3.5. Transform function

This is the core business logic of the transformer. It involves mapping the raw data into the Open Data Hub's data model and pushing it.

info

Each transformer implements its own logic, the below is only an example

Go Code (main.go) - Transform Function

// ... constants and helper structs ...

// Constants for Station Types and Data Types, enhancing readability and consistency.
const (
    stationTypeParent = "ParkingFacility" // Parent station type
    stationType       = "ParkingStation"    // Child station type

    shortStay   = "short_stay"
    subscribers = "subscribers"

    dataTypeFreeShort     = "free_" + shortStay
    dataTypeFreeSubs      = "free_" + subscribers
    dataTypeFreeTotal     = "free"
    dataTypeOccupiedShort = "occupied_" + shortStay
    dataTypeOccupiedSubs  = "occupied_" + subscribers
    dataTypeOccupiedTotal = "occupied"
)

// TransformWithBdp is a wrapper that adapts the main Transform logic
// to the signature expected by the SDK's tr.Handler, passing the BDP client.
func TransformWithBdp(bdp bdplib.Bdp) tr.Handler[FacilityData] {
    return func(ctx context.Context, payload *rdb.Raw[FacilityData]) error {
        // Calls the core transformation function
        return Transform(ctx, bdp, payload)
    }
}

// Transform contains the main business logic for converting raw parking data
// into BDP stations and measurements.
func Transform(ctx context.Context, bdp bdplib.Bdp, payload *rdb.Raw[FacilityData]) error {
    log := logger.Get(ctx) // Get a context-aware logger for better tracing

    var parentStations []bdplib.Station // Slice to collect parent stations for batch sync
    // Map to store child stations, using their BDP ID as key, to avoid duplicates
    // and easily update metadata if a ParkNo appears multiple times within a payload.
    stations := make(map[string]bdplib.Station)

▶ [Exercise requirements]
Can you pick up the parking Transform function code from its last line and keep writing it? The entries that come next are separate material, unrelated to the parking Transform function code.

▶ [Dataset excerpts]
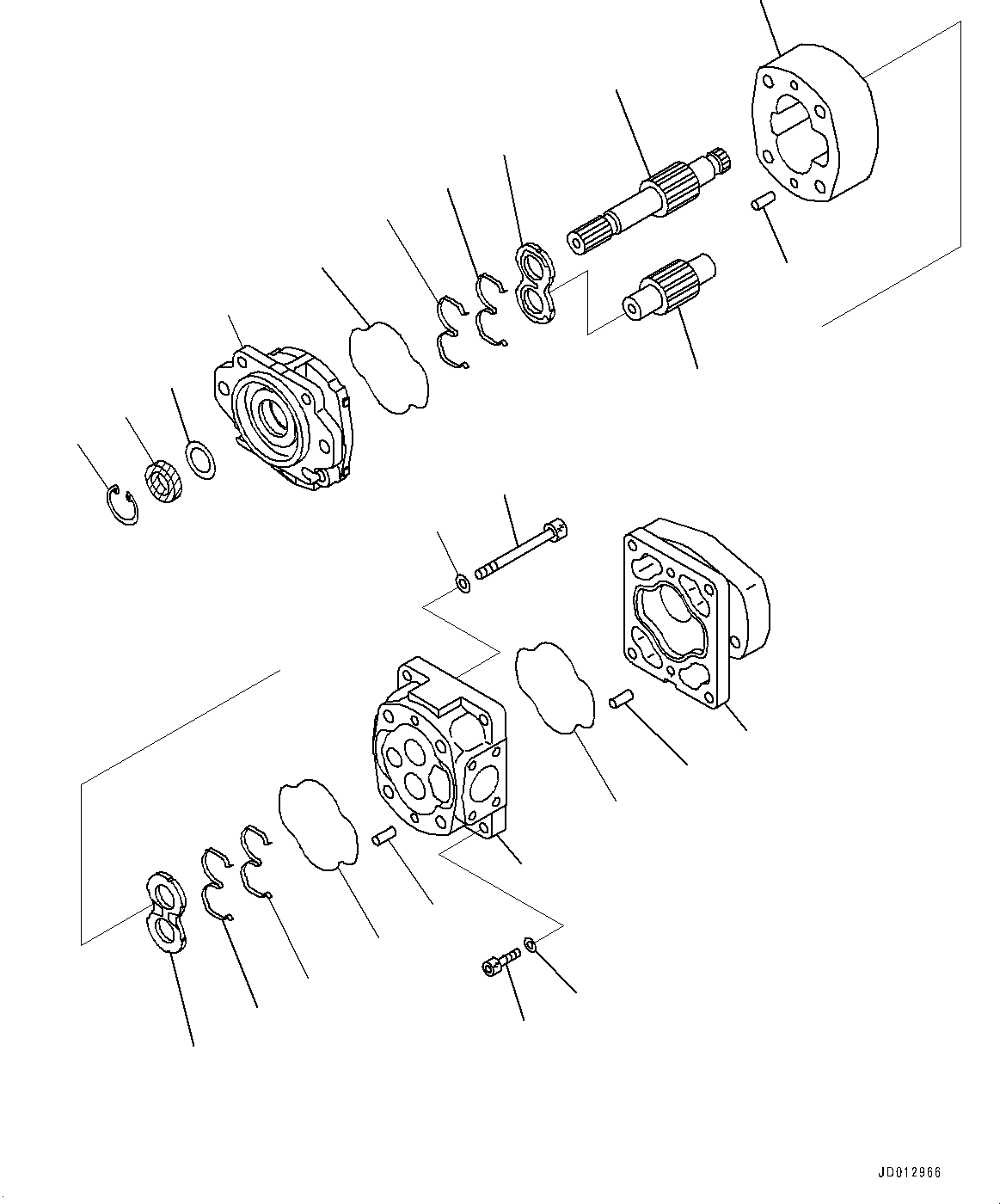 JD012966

---

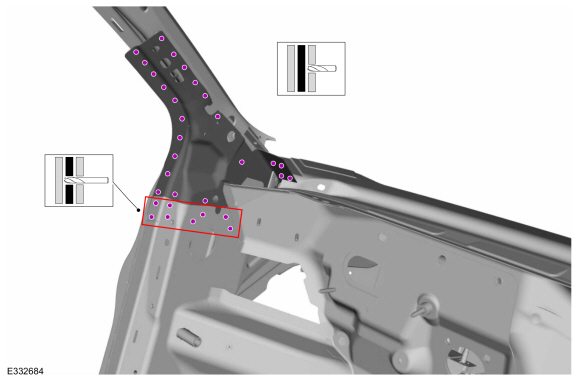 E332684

▶ [The answer]
    dataMapParent := bdp.CreateDataMap() // Data map for parent station measurements
    dataMap := bdp.CreateDataMap()       // Data map for child station measurements

    ts := payload.Timestamp.UnixMilli() // Get the timestamp for all measurements

    // Iterate over each facility in the raw payload
    for _, facility := range payload.Rawdata {
        // 1. Parent Station Creation and Metadata Association
        // Principle: Hierarchical Stations & Metadata Association
        id := facility.GetID()
        parent_station_data := station_proto.GetStationByID(strconv.Itoa(id)) // Lookup parent station metadata
        if nil == parent_station_data {
            log.Error("no parent station data", "facility_id", strconv.Itoa(id))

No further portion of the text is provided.